Written problem
Please output the material from the line containing "How large is" through the end of the material as a two-column CSV headed input and output, one row per text-and-answer pair. Put each text and each answer in a single quoted field, with line breaks replaced by spaces.

Source material
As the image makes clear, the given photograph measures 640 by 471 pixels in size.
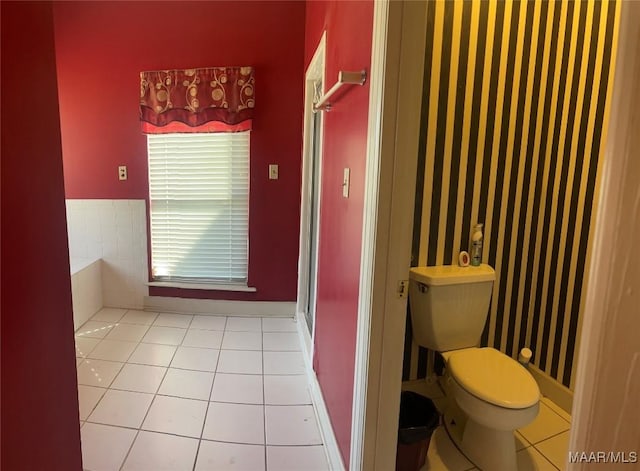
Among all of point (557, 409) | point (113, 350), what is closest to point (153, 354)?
point (113, 350)

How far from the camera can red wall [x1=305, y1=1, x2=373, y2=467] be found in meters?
1.37

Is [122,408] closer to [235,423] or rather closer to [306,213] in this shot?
[235,423]

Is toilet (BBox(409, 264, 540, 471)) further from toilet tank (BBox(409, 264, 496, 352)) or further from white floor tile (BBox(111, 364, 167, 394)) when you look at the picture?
white floor tile (BBox(111, 364, 167, 394))

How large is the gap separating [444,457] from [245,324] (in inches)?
74.3

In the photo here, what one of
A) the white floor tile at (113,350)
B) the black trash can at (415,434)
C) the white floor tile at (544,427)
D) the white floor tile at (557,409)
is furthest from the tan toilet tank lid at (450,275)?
the white floor tile at (113,350)

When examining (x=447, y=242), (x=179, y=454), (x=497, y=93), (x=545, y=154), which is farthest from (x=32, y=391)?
(x=545, y=154)

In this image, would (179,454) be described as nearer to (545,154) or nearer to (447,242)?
(447,242)

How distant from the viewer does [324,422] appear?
1896 mm

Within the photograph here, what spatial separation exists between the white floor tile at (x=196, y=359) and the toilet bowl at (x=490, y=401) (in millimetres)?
1523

Finished answer
input,output
"How large is the gap separating [444,457] from [245,324] (in inches)?","74.3"
"In the photo here, what one of A) the white floor tile at (113,350) B) the black trash can at (415,434) C) the white floor tile at (544,427) D) the white floor tile at (557,409) is furthest from the tan toilet tank lid at (450,275)?","the white floor tile at (113,350)"
"When examining (x=447, y=242), (x=179, y=454), (x=497, y=93), (x=545, y=154), which is farthest from (x=32, y=391)?","(x=545, y=154)"
"In this image, would (179,454) be described as nearer to (545,154) or nearer to (447,242)?","(447,242)"
"How distant from the viewer does [324,422] appear?","1896 mm"
"Within the photograph here, what spatial separation exists between the white floor tile at (x=196, y=359) and the toilet bowl at (x=490, y=401) (in millimetres)?","1523"